→ **Что требуется**
Пожалуйста, перепишите весь материал ниже как JSON-список строк, по одной строке списка на каждую строку материала, без пустых строк. Изображения в ответ не включайте.

====== Данные ======

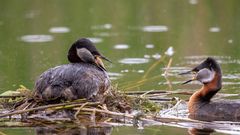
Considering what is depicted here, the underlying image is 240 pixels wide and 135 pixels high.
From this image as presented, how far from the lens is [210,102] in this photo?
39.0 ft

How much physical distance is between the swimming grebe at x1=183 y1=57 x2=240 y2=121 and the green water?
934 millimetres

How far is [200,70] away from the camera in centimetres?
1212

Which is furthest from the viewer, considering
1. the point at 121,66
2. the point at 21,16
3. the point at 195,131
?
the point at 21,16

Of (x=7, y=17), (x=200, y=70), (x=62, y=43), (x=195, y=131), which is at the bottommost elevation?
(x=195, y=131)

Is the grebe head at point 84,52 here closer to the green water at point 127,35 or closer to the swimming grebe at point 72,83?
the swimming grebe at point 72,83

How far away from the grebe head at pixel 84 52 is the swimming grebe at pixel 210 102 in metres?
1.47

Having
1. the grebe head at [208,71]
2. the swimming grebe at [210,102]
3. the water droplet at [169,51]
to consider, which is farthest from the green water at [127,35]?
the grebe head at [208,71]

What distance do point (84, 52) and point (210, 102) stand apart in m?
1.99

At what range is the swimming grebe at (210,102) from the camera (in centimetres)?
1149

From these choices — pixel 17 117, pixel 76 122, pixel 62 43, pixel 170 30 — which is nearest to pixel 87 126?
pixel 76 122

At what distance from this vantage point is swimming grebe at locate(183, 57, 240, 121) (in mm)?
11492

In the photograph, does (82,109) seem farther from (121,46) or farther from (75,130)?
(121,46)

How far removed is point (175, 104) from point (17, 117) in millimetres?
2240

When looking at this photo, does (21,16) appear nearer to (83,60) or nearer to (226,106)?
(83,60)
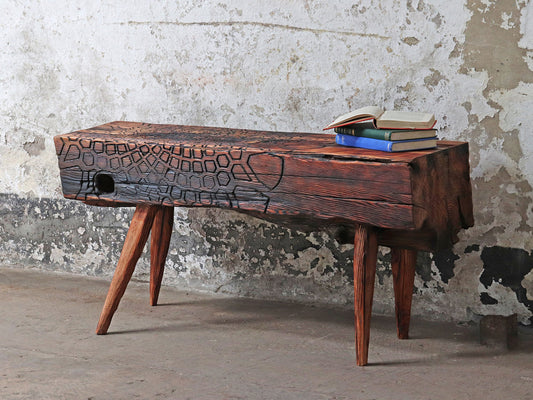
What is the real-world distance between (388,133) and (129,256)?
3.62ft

======

→ **Ответ на задание**
[
  "Considering what is depicted here, the underlying image is 240 pixels wide and 135 pixels high.",
  "From this image as presented, how far from the lens is [210,102] in this photo?",
  "39.0 ft",
  "How much physical distance is between the swimming grebe at x1=183 y1=57 x2=240 y2=121 and the green water?",
  "934 millimetres",
  "How far is [200,70] away from the camera in centimetres?",
  "1212",
  "Which is furthest from the viewer, considering",
  "1. the point at 121,66",
  "2. the point at 21,16",
  "3. the point at 195,131",
  "?",
  "the point at 21,16",
  "Of (x=7, y=17), (x=200, y=70), (x=62, y=43), (x=195, y=131), which is at the bottommost elevation?",
  "(x=195, y=131)",
  "Is the grebe head at point 84,52 here closer to the green water at point 127,35 or closer to the swimming grebe at point 72,83?",
  "the swimming grebe at point 72,83",
  "How far away from the grebe head at pixel 84 52 is the swimming grebe at pixel 210 102 in metres?",
  "1.47",
  "Having",
  "1. the grebe head at [208,71]",
  "2. the swimming grebe at [210,102]",
  "3. the water droplet at [169,51]",
  "to consider, which is farthest from the green water at [127,35]?",
  "the grebe head at [208,71]",
  "What distance do point (84, 52) and point (210, 102) stand apart in m?",
  "1.99",
  "At what range is the swimming grebe at (210,102) from the camera (in centimetres)?",
  "1149",
  "From these choices — pixel 17 117, pixel 76 122, pixel 62 43, pixel 170 30 — which is nearest to pixel 87 126?",
  "pixel 76 122",
  "At what distance from this vantage point is swimming grebe at locate(183, 57, 240, 121) (in mm)?",
  "11492",
  "In the photograph, does (82,109) seem farther from (121,46) or farther from (75,130)?",
  "(121,46)",
  "How far removed is point (175, 104) from point (17, 117) in millimetres?",
  "2240",
  "When looking at this photo, does (21,16) appear nearer to (83,60) or nearer to (226,106)?",
  "(83,60)",
  "What is the real-world distance between (388,133) and (129,256)?",
  "3.62ft"
]